Seeded precipitation polymerization for the synthesis of gold-hydrogel core-shell particles: the role of surface functionalization and seed concentration
A. Rauh, T. Honold, M. Karg:
Colloid & Polymer Science, 294, 1, 37-47 (2016)
Polymer encapsulation is an important pathway to stabilize inorganic nanoparticles, allow their phase transfer to different media, and access inter-particle distance control in particle assembly. In the past, hydrogels were shown to be a versatile encapsulation material offering rather thick polymeric shells through free radical precipitation polymerization. In this work, we systematically investigate the influence of nanoparticle surface functionalization and concentration on the formation of core-shell microgels. Spherical gold nanoparticles are used as seeds in the radical polymerization of N-isopropylacrylamide and N,N′-methylenebisacrylamide.
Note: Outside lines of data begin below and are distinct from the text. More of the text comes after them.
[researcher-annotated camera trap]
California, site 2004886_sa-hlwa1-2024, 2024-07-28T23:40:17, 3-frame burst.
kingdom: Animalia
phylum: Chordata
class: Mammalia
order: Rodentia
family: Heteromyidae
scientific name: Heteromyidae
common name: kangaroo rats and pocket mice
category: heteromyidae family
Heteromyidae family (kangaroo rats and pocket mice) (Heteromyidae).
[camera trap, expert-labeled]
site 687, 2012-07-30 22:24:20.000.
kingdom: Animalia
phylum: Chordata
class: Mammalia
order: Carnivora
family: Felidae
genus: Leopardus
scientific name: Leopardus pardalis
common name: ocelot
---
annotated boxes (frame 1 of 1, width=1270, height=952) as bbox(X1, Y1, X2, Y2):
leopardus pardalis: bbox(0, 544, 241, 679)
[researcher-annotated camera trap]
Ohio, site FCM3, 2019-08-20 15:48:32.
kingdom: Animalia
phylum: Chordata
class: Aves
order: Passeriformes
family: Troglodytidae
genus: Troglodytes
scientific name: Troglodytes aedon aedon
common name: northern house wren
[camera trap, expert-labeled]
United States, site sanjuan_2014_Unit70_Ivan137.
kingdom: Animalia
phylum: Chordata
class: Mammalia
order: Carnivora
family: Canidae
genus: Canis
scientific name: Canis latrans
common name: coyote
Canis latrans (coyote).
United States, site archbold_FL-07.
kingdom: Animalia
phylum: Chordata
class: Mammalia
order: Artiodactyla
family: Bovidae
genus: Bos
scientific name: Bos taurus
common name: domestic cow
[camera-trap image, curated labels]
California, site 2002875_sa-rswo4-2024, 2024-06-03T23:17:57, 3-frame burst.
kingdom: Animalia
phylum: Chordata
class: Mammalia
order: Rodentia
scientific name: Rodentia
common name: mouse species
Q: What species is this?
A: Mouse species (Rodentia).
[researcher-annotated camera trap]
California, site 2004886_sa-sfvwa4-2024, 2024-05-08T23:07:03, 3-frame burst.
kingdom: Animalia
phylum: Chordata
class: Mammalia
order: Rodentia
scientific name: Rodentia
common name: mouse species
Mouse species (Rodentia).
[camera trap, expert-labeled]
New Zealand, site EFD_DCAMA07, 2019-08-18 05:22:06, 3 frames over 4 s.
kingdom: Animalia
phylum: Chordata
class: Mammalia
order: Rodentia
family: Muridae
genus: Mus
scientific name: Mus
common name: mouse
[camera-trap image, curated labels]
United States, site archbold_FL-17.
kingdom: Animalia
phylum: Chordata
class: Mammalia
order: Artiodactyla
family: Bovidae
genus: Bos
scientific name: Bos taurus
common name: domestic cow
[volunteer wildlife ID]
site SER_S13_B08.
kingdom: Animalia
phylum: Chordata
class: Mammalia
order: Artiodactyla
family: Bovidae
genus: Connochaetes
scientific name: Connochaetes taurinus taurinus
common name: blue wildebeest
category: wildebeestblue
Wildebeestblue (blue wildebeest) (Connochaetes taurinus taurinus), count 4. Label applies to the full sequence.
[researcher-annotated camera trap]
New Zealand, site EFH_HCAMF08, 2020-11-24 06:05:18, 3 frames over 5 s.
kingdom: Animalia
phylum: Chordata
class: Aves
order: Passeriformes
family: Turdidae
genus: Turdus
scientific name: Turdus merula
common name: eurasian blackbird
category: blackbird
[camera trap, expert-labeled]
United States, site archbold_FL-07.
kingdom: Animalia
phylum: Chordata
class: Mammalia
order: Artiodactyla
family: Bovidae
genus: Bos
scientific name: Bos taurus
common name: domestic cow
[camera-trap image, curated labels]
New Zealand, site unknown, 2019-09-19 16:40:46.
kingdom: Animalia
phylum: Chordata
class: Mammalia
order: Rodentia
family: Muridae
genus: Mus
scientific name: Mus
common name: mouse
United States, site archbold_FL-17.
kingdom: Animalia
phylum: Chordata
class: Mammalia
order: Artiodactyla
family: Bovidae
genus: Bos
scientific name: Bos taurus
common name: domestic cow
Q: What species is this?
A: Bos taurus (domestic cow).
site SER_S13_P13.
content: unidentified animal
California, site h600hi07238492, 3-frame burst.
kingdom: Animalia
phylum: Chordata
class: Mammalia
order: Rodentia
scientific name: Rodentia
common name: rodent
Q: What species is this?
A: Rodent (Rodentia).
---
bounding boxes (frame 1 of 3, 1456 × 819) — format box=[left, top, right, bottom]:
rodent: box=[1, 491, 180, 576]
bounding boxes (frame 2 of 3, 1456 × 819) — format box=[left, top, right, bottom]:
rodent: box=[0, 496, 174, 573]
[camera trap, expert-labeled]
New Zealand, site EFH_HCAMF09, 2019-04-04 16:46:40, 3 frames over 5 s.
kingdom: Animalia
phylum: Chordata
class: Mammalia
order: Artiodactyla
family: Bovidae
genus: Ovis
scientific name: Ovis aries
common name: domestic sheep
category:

We find that the encapsulation occurs via precipitation of oligomers/polymers onto the seed particle surface, independent of the presence of polymerizable groups. Furthermore, we identify the seed concentration regime where almost exclusively core-shell particles are formed. In this concentration range, the hydrogel thickness is precisely controllable by the amount of seeds. Monitoring the polymerizations in situ by dynamic light scattering and absorbance spectroscopy provides first insights into the encapsulation mechanism and its time dependence.